The twisted egotists like our friend Richard Dawkins can’t see that – in their labyrinthine trap – the dragon of misrule seems to bend them to its psychotic will. They have no humour or irony, since that’s another classic, comedic value denied them. They have no knowledge of the ideal, of the power of the Venus body, born of a clam shell.

The power of the unknowable rhythm that unites thinking and feeling, the two aspects of reality or being. Without that power, there is no sensuality and hence no classical world born of the gods of fertility, of joyous gaiety, of darkest night and of searing vision. The power is of the earth and so bound with the goddesses of revival; of Proserpine and Ceres (spring), of Daphne (laurel) and of Artemis (moon), of a strength that is ageless and without real limits – of Vulcan and Pluto.

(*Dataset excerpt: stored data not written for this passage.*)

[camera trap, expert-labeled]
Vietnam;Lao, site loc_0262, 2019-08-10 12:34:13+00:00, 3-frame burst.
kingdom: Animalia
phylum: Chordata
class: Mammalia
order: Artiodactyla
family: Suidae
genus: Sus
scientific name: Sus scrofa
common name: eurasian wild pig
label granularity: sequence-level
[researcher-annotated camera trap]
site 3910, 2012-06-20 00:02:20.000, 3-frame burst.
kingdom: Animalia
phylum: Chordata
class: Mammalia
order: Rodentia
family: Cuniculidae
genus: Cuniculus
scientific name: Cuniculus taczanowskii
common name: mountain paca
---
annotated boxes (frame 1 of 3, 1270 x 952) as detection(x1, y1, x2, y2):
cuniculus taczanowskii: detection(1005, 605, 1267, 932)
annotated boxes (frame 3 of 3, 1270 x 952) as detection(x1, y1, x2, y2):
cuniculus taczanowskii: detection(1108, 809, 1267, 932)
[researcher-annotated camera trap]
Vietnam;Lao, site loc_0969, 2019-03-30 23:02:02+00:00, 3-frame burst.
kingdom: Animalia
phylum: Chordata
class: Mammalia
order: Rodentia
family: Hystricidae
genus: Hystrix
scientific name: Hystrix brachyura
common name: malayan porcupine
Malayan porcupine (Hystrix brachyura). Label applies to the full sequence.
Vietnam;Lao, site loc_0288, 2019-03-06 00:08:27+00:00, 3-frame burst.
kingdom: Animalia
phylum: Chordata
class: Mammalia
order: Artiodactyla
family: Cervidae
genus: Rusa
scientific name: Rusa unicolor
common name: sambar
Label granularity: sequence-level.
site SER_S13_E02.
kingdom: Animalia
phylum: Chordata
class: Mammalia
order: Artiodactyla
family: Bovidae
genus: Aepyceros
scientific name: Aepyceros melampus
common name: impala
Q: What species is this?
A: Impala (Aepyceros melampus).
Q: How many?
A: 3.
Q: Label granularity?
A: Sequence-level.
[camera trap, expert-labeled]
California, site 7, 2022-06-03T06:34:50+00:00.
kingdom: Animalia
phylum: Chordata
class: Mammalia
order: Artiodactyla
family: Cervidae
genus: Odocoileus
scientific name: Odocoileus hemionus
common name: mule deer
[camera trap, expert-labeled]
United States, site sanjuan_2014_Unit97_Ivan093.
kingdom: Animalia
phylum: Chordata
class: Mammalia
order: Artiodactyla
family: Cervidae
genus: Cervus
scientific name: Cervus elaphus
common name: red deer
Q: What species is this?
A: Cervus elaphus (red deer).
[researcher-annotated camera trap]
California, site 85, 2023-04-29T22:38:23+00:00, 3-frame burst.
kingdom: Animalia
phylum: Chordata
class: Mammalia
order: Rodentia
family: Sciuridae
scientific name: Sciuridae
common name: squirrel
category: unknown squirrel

Dark is the force that renders true brio; Zappa in full flight is well out of order (pick one at random – I’m So Cute) because the two go together. One has to step out of line on the sterile catwalk of straight-line life to death if one is to regain the power that is rightfully ours (CH5 “Hyperdrive”). The power is of the earth, of its seasons, of its fruit; the power of the unconscious that connects us to the serpent. That power is under multi-level threat, not least from a social-consciousness whose sole operating parameter is “now” in the social state of man and woman.

I don’t wanna be a killjoy; there may be some place for these things (in the political sphere, say) but they cannot be allowed to dictate to the deep unconscious of Man that is his true being. The power of erotic urge and flaring vision that give our feelings and our reason a rhythmic sense of being. For the erotic is born of deep rhythm; those who worship at the shrine of DNA are false acolytes whose ego-lust blinds them to the true grace and power of woman. Only that can inspire true lust and give sense to reason and feeling.

Margaret Brundage’s covers to Weird Tales are visions that flame from the primal sense of femininity, which is lust. Their allure is timeless and part of the heritage of Man. The curves and crevices of a woman speak of the rhythmic, regenerative power of nature, of Diana the huntress and moon goddess, of blood and rebirth. For none of this is contained in DNA; it is in the deep unconscious and the immortal spirit of earth.

Such alluring muscularity is Weird Tales at its apogee. It is a thing of the earth and of the primal forces that are contained in unconscious urges. “It’s weird in there”, to quote Grace Slick, because the nature of our being is not as “they” say. Allure is all, grace and symmetry are all; from this come the erotic urgings of Dionysus and the vision born of Apollo. All else is as nought.